Researchers have used base editing to correct the mutation that causes a rare immune disorder. A one-off gene therapy could potentially be used to treat the condition known as CD3δ severe combined immunodeficiency (CD3δ SCID) according to a new study published in Cell.
A rare condition
CD3δ SCID is a severe immunodeficiency disorder that presents at birth, characterised by a lack of T-cells and inability to fight infection. Currently there is only one effective treatment – bone marrow transplant – and those who go untreated often do not live past infancy. The condition is caused by a mutation in the CD3D gene that leads to the presence of an erroneous stop codon, halting T-cell production.
Although the disease is rare, with such limited treatment options, it is vital that research is prioritised. With this in mind, the authors, some of whom have successfully used gene editing to treat genetic conditions in the past, pursued base editing to treat CD3δ SCID. Faced with a new challenge, senior author Donald Kohn sought advice from expert scientists, eventually developing a mechanism that successfully corrected the mutation in human derived stem cells.
Precise editing
Base editing involves the precise alteration of one nucleotide, contrasting with strategies such as CRISPR that require both strands of DNA to be cut. The technique is highly efficient and much less error-prone than other methods.
In the current study, the researchers used an adenine base editor (ABE) to correct the disease-causing point mutation. ABEs are capable of chemically altering nucleotides such that an adenine-thymine base pair becomes a cytosine-guanine pair. The researchers tested the editor in patient-derived stem cells, and the CD3D mutation was successfully corrected 71% of the time.
To further test the efficacy of the base editor and to analyse the knock-on effects of the correction, the team experimented with thymic organoids. When the base corrected stem cells were transplanted into the lab grown tissues, the organoids were capable of producing fully matured T-cells. This was the first true indication that this technique could be used to correct the pathogenic mechanisms underpinning CD3δ SCID. In a final test, the stem cells were transplanted into mice, where they persisted long term. This result indicates that base edited cells could be provided as a one-off treatment for the condition, delivering effective, long-term results.

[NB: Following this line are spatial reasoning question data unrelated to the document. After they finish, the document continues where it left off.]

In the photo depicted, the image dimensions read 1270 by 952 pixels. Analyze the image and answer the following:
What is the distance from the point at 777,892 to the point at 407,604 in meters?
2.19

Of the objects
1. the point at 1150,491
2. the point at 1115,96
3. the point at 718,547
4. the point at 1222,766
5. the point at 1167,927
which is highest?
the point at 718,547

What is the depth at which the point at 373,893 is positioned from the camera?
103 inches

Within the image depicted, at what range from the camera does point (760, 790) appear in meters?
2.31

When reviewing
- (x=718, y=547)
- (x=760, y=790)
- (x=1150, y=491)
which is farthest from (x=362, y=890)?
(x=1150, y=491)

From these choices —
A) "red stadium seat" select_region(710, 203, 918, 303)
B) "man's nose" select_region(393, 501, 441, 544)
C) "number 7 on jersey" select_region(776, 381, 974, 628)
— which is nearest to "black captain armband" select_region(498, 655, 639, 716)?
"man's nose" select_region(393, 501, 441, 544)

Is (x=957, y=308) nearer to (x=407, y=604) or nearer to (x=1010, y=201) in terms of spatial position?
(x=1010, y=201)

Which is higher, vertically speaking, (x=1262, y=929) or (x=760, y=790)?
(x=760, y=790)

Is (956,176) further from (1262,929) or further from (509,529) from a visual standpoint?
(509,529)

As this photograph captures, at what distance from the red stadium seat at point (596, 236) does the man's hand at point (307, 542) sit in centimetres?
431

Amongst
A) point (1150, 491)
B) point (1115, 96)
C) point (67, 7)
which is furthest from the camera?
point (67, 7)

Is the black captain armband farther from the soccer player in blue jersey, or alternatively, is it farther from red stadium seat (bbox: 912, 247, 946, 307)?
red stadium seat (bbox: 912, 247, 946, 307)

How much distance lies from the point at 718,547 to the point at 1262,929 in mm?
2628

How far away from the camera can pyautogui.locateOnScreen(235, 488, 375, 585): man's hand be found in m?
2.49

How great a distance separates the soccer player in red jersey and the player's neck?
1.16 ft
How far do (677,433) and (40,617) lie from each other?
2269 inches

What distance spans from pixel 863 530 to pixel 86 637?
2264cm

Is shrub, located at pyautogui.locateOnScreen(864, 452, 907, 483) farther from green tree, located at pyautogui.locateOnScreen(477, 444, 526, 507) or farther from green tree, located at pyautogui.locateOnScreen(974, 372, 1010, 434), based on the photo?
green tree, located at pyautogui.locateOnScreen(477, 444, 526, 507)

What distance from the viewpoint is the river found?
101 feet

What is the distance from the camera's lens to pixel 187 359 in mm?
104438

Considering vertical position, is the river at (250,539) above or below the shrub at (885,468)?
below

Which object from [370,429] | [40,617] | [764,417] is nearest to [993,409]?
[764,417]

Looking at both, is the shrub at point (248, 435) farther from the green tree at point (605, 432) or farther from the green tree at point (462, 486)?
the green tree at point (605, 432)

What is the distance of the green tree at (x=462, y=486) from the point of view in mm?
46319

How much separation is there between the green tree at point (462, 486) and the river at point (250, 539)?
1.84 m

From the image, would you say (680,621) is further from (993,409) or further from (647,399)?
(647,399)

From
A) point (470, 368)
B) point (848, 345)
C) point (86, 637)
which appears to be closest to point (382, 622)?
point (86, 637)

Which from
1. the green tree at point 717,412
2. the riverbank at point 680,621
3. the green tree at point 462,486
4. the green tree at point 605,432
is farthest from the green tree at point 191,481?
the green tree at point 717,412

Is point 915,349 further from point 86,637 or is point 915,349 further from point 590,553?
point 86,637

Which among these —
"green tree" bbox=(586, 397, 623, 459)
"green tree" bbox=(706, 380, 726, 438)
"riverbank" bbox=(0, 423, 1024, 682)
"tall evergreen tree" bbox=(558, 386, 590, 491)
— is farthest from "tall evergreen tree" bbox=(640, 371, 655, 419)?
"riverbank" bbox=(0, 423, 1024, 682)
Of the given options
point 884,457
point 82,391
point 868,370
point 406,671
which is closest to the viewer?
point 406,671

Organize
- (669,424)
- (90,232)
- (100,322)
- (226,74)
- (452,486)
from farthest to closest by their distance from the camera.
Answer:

Figure 1. Graphical abstract showing the experimental technique used in the study. The top panel describes the base editing strategy, whilst the bottom panel describes T cell differentiation in thymic organoids. Taken from McAuley et al., 2023.
A team effort
As the disease is so rare, there were many challenges associated with the study, namely in obtaining enough patient derived stem cells. The technique was also an entirely new venture for the Kohn lab, and as such, the team had to consult many prominent scientists – including base editing pioneer David Liu.
Despite the difficulties associated with the project, the team continued with their goal of developing a cure for the condition. Speaking of her desire to make a difference, first author Grace McAuley stated: “My goal was help get this therapy to the clinic as fast as was safely possible.” Co-senior author Gay Crooks praised the team effort: “This project was a beautiful picture of team science, with clinical need and scientific expertise aligned. Every team member played a vital role in making this work successful.” The team are working towards a clinical trial using the technology, taking us one step closer to a life-changing treatment for this severe condition.